→ Prompt: Copy the listing's lines word for word, starting at the line containing "From this photo, which of" and ending after the line containing "Is the trump".

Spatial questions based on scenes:

———

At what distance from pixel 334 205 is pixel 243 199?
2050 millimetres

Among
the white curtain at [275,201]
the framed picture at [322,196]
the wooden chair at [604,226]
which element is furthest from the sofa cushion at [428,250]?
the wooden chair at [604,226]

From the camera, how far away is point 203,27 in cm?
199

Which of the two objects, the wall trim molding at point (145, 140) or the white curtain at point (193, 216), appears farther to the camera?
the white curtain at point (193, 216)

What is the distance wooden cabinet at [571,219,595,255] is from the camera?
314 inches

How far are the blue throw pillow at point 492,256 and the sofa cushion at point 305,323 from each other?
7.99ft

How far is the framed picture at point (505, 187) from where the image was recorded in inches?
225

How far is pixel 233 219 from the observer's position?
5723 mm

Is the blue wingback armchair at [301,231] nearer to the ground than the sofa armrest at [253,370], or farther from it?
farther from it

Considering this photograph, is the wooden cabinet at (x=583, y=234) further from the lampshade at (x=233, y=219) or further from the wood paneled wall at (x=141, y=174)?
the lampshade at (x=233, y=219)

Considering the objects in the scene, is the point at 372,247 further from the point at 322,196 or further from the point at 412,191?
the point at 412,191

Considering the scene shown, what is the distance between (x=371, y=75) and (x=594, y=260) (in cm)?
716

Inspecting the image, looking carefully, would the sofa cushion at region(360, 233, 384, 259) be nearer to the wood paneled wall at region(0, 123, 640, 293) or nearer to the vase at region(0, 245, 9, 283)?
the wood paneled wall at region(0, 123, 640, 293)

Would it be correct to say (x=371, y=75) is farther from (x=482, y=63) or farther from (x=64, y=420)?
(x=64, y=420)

———

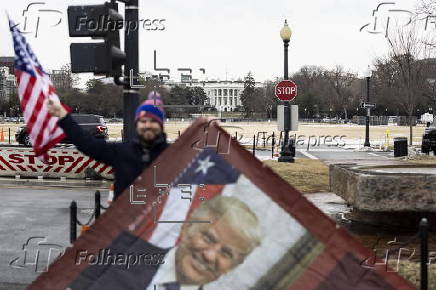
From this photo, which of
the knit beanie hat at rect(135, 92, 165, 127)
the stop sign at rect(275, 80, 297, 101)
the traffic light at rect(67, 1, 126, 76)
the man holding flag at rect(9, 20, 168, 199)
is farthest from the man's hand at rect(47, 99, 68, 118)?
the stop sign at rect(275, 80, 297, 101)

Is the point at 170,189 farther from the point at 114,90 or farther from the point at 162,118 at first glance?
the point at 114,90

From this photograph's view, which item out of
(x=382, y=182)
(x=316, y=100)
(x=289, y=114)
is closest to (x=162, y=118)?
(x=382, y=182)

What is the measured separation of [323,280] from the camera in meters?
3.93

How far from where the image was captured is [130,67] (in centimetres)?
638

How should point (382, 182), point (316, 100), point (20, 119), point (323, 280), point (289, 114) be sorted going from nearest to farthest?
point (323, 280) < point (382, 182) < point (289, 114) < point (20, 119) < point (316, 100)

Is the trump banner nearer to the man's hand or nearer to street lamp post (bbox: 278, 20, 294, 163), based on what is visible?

———

→ Final result:
From this photo, which of
the knit beanie hat at rect(135, 92, 165, 127)
the stop sign at rect(275, 80, 297, 101)
the traffic light at rect(67, 1, 126, 76)
the man holding flag at rect(9, 20, 168, 199)
is farthest from the man's hand at rect(47, 99, 68, 118)?
the stop sign at rect(275, 80, 297, 101)

Is the point at 170,189 farther from the point at 114,90 or farther from the point at 162,118 at first glance?
the point at 114,90

From this photograph's view, which item out of
(x=382, y=182)
(x=316, y=100)
(x=289, y=114)
is closest to (x=162, y=118)?
(x=382, y=182)

What is the measured separation of [323,280] from the camera in meters?
3.93

How far from where the image was captured is [130,67] (in centimetres)?
638

How should point (382, 182), point (316, 100), point (20, 119), point (323, 280), point (289, 114) be sorted going from nearest to farthest?
point (323, 280) < point (382, 182) < point (289, 114) < point (20, 119) < point (316, 100)

Is the trump banner nearer to the man's hand or nearer to street lamp post (bbox: 278, 20, 294, 163), based on what is visible?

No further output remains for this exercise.